Cizvitlerin, “Amacın güzelliği her türlü aracı meşru kılar” ilkesi artık işlememeli. Üstelik ortada güzel tek bir amaç da bulunmuyor.

Demokrasinin tarih öncesi dönemini yaşıyoruz ve bunu sonlandırmaya çok az zaman kaldı. Üstelik temsili demokrasiye olan tepki, onu aşmak yerine doğrudan siyasetin kendisine tepkiye de yönelebiliyor.

Siyasette süreklilik, deneyimlerin kurumsal hâle gelmesi ve bir kolektif hafıza oluşturulmasıdır ki arkamızdan gelen kuşaklar bizim yanlışlarımızı tekrarlamasın, doğruda ve güzelde buluşulabilsin.

Hayatta değişimi bazı değişmezlere göre saptıyoruz. Trenin gittiğini elektrik direklerinden anlamamız gibi.

İktidarın durumu da böyle, elektrik direkleri gibi bir değişmez olarak, hareket halindeki treni simgeleyen bugünkü siyasal değişimi daha iyi algılayabilmek ve bu dönemi geride bırakmak mümkün.

Dogmatik Uykudan Uyanmak

Fiziki uykudan uyanmak kadar kolay değildir dogmatik uykulardan uyanmak. Siyasi fanatizmin faturasını gençler, kadınlar, emekçiler ve sanatçılar ödedi, ödüyor.

İktidarıyla muhalefetiyle arpalık siyasetini, nemalanmaya dayalı politik alışkanlıkları sona erdirmek gerekiyor.

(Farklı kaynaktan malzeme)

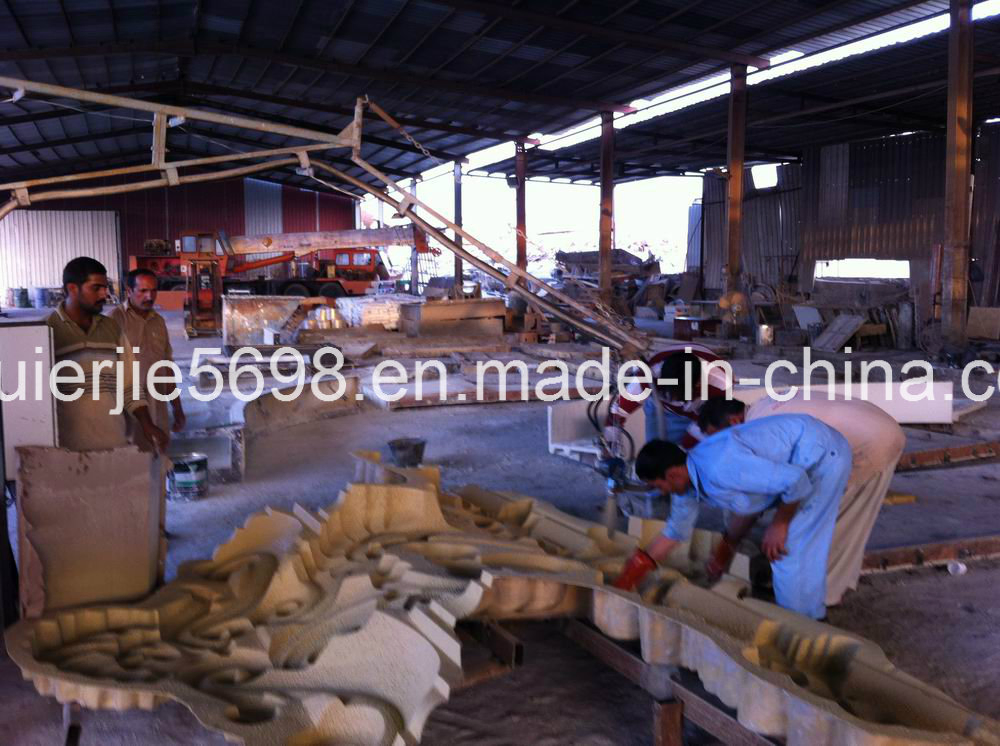 AR/ARG Fiberglass Spray Roving for GRC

Kabile sadakatinin sonuna gelindi, hızla çözülme hâlindeler artık. Bireyin keşfi ve inşası birlikte yol alıyor.

Kötülük tek bir bahaneye bakar. Topluma, doğaya ve geleceğimize daha fazla kötülük edilmesine izin vermeyelim.

Seçmenin oy değiştirmeyi değil de, asıl var olan enkazın devamını risk olarak görmeye başlamasıyla, yeni bir başlangıca hep beraber merhaba diyebilmek mümkün. Sürüden kopanların buluşması gerekiyor; ama yeniden sürüleşmeden tabii ki.

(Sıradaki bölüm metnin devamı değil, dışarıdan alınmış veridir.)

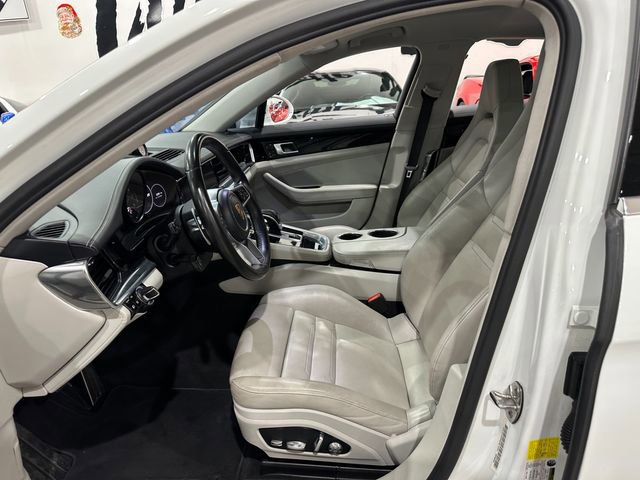 Used 2017 Porsche Panamera 4S w/ Sport Package image 14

Limbo dedikleri cennete girmeye hak kazanamayan; ama cehenneme gidecek bir suçu da olmayan ruhların durduğu yerde bulunuyoruz hep beraber. Bu araf durumunun sürdürülebilir bir yanı yok, bu belirsizlik hâli bir kâbusa dönüşebiliyor. Tepki göstermek her zaman bir hayat belirtisidir, tepkisellikten etkiselliğe geçmek eşik atlamak demek. Bugün dijital faşizmi eleştirenler, manuel olanına ses çıkarmayabiliyorlar.

Geçenlerde katıldığım bir televizyon programında, anayasal yurttaşlığın önemine vurgu yapan bir hukuk hocası bile, konu 2010 referandumuna gelince, en temel yurttaşlık hakkı olan seçimlerde tercihleri kendisinden farklı olanlardan hesap sorulup yargılanmasını isteyebildi, elimizdeki kumaş da bu. McCarthyciliğin sağı solu yok. 

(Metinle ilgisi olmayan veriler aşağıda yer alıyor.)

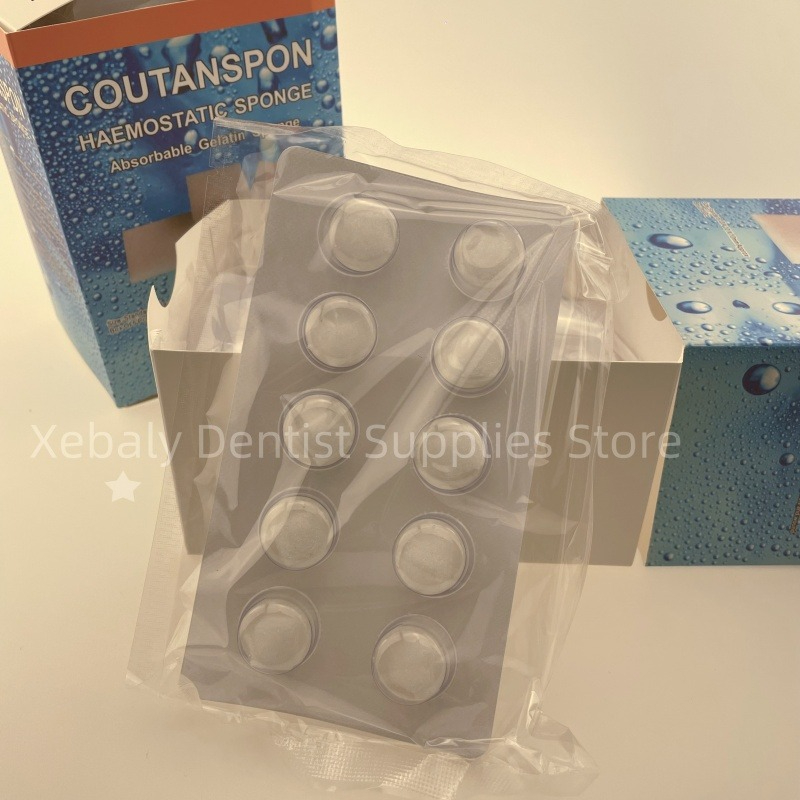 2 x 50Pcs/Box Dental Hemostasi - Medical X reseña y precio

Siyaseti sadece Erdoğan’a endeksli kurmanın getirdiği en büyük tuzak, diyelim, yargıyı cemaate teslim etti diye kızanların, sonra da de yargıyı cemaatten temizledi diye sevinip peşinden gitmeleri; bazı ulusalcı unsurların yaptığı gibi. Kendi kurucu siyasetiniz olmadığında bu gelgitler kaçınılmaz oluyor. 

Başkalarına göre kendinizi tanımladığınızda, aslında başkalarınca tanımlanmış oluyorsunuz. Tanımlayan tanımlananı içeriyor. Bu konforlu dünya kimisinin işine bile geliyor.

Mevlânâ, “Bir mum diğer mumu tutuşturduğunda ışığından bir şey kaybetmez” der. 

O yüzden gelin birbirimizin ışığı olalım. Ortak ışığımızla Türkiye’yi hep birlikte aydınlatalım.